Parts of the exercise>
A. Decide whether each statement agrees with the passage from Romans below. Answer yes or no for each, and quote the words of the passage that decide it.
(i) Isaiah said that only a small number of the Jews would ever be saved.
(ii) The Gentiles were given the chance to be acquitted because they had been earnestly seeking God.
(iii) The Jews who tried to get right with God by keeping his laws succeeded.
B. List the number of every verse in the passage from Romans below that contains words set in quotation marks.
C. Write a continuation of the passage from Romans below, starting after its final line.

Exercise text>

25 Remember what the prophecy of Hosea says? There God says that he will find other children for himself (who are not from his Jewish family) and will love them, though no one had ever loved them before. 26 And the heathen, of whom it once was said, “You are not my people,” shall be called “sons of the Living God.”[c]
27 Isaiah the prophet cried out concerning the Jews that though there would be millions[d] of them, only a small number would ever be saved. 28 “For the Lord will execute his sentence upon the earth, quickly ending his dealings, justly cutting them short.”[e]
29 And Isaiah says in another place that except for God’s mercy all the Jews would be destroyed—all of them—just as everyone in the cities of Sodom and Gomorrah perished.[f]
30 Well then, what shall we say about these things? Just this, that God has given the Gentiles the opportunity to be acquitted by faith, even though they had not been really seeking God. 31 But the Jews, who tried so hard to get right with God by keeping his laws, never succeeded. 32 Why not? Because they were trying to be saved by keeping the law and being good instead of by depending on faith. They have stumbled over the great stumbling stone. 33 God warned them of this in the Scriptures when he said, “I have put a Rock in the path of the Jews, and many will stumble over him (Jesus). Those who believe in him will never be disappointed.”[g]
Footnotes
- Romans 9:6 For these promises are only to those who are truly Jews, implied.

Extracted entries>
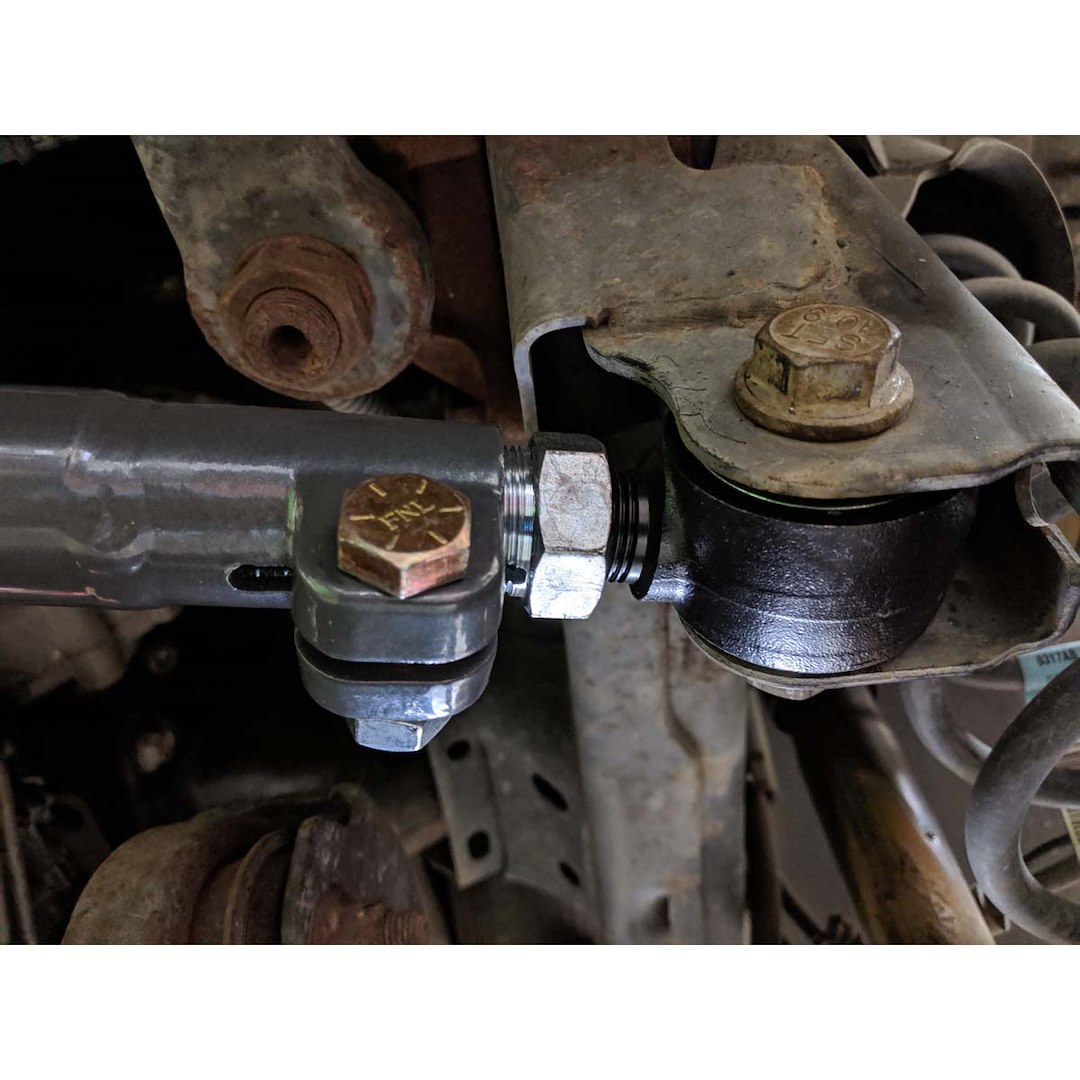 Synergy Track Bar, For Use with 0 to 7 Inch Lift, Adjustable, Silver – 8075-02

* * *

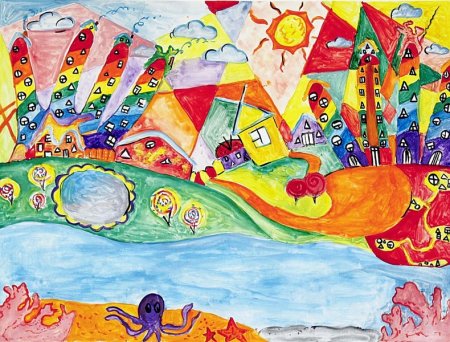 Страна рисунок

Task answers>
A.
(i) Yes: "only a small number would ever be saved."
(ii) No: "even though they had not been really seeking God."
(iii) No: "never succeeded."

B. 26, 28, 33

C.
- Romans 9:17 that all the world would hear about God’s glorious name, literally, “that my name might be published abroad in all the earth.”
- Romans 9:26 See Hosea 2:23.
- Romans 9:27 millions, literally, “as the sand of the sea,” i.e., numberless.
- Romans 9:28 See Isaiah 10:22; 28:22.
- Romans 9:29 See Isaiah 1:9.
- Romans 9:33 See Isaiah 28:16.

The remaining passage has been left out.